How the WCG works is this: When a computer is idle, an agent requests data on a specific project from the WCG’s server. The computer then performs computations on the data, sends it back to the server and asks for a new piece of work. Using idle computer power in this way accelerates the pace of the research.
“It’s less about connecting data than about making the computational power that’s out there – essentially being unused – useable for scientific computing purposes,” Olson said. “It’s transparent to the person whose computer we’re using because when they’re using it our job goes asleep, and then when they stop using the computer, our job wakes up and starts completing the computation.”
The FightAIDS@Home project existed about five years prior to IBM and the WCG’s involvement, but the maintenance of the computer systems and other technical details took time and resources away from the researchers at Scripps, Olson said.
The main goal of the project is to design new therapeutic approaches that are effective in AIDS treatment in the face of viral drug resistance.
“What we’re trying to do is find new drugs that are not susceptible to the evolution of drug resistance,” Olson said. “The other goal is that we want to be able to find compounds that have this characteristic of being robust against resistance, that are easy to synthesize, which means that hopefully they could produce cheaper, more readily available drugs, especially for third-world countries that cannot afford the current drug regimens.”
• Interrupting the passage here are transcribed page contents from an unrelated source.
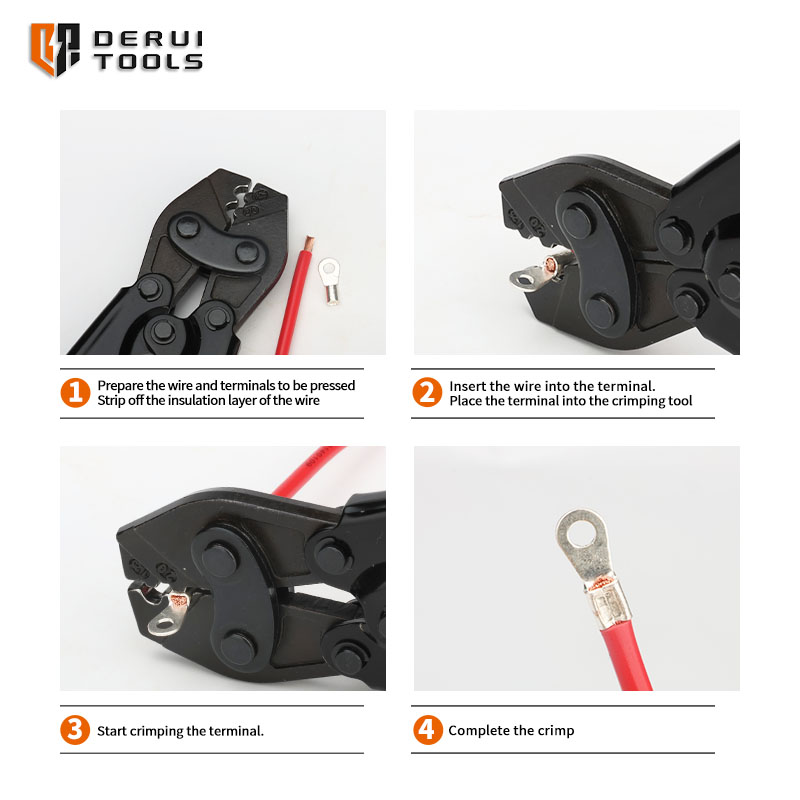 DERUI TOOLS

1 Prepare the wire and terminals to be pressed
Strip off the insulation layer of the wire

2 Insert the wire into the terminal.
Place the terminal into the crimping tool

3 Start crimping the terminal.

4 Complete the crimp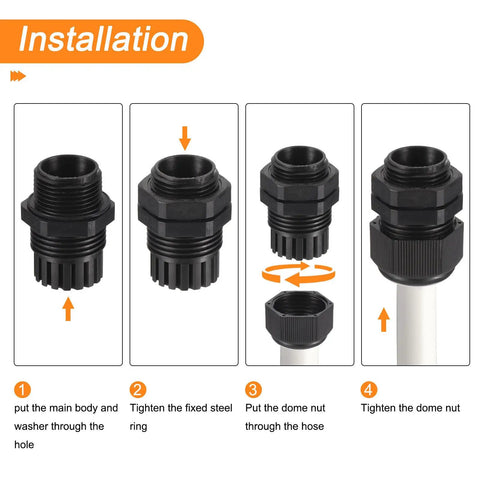 Installation

1
put the main body and washer through the hole

2
Tighten the fixed steel ring

3
Put the dome nut through the hose

4
Tighten the dome nut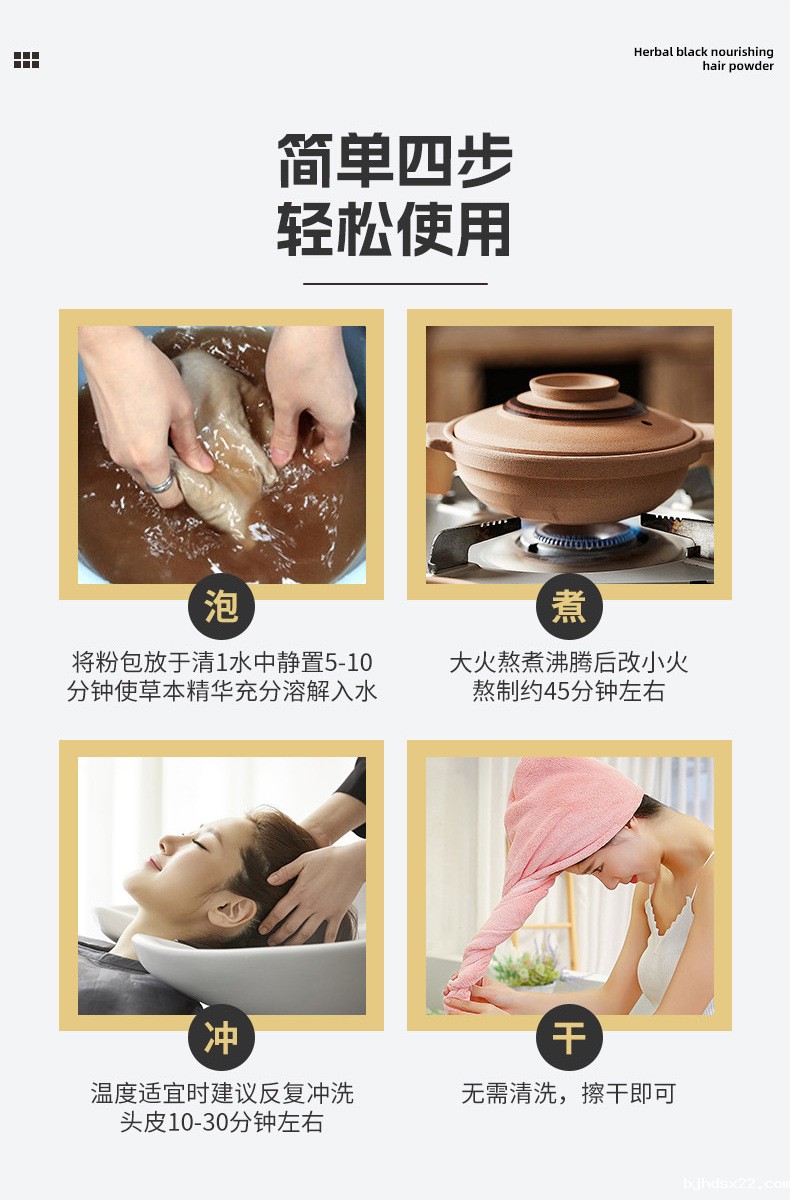 Herbal black nourishing hair powder

简单四步
轻松使用

泡
将粉包放于清1水中静置5-10分钟使草本精华充分溶解入水

煮
大火熬煮沸腾后改小火熬制约45分钟左右

冲
温度适宜时建议反复冲洗头皮10-30分钟左右

干
无需清洗，擦干即可

b.jhdsx22.com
Olson said he hopes the FightAIDS@ Home project will progress until they can find promising lead compounds to test in collaboration with synthetic chemists, and molecular and cell biologists. Researchers will examine libraries of compounds and test those against panels of potential mutant HIV proteins that function within the virus itself.
“The reason mutants arise is basically because HIV, in copying its genetic information, makes mistakes. It happens to make a lot of mistakes,” Olson said. “…Our goal is to develop a set of highly effective drugs that will box the virus into a corner so that if it responds to one drug in one way, it can’t respond in the same way to a different drug.”
Olson said the first phase of the project, which aims to produce larger synthetic libraries of compounds to compare against libraries of inhibitors, is expected to take at least three to four months to complete. He estimated the second stage to last six to nine months.
Developing drugs that would completely eradicate reservoirs of the HIV virus is a complex matter due to the uncertainty of the medication passing through the blood/brain barrier, Olson said.
“The question of whether a drug can eliminate all reservoirs of the virus is unknown right now. We don’t know what the answer to that is,” Olson said. “One would hope that that would be possible. Up to this point, even though some drugs have reduced the viral count to miniscule levels, when people have gone off of therapy the virus has come back. I wouldn’t hazard to guess whether it would be possible to eliminate all reservoirs of the virus from infected individuals. It would certainly be great if we could do that.”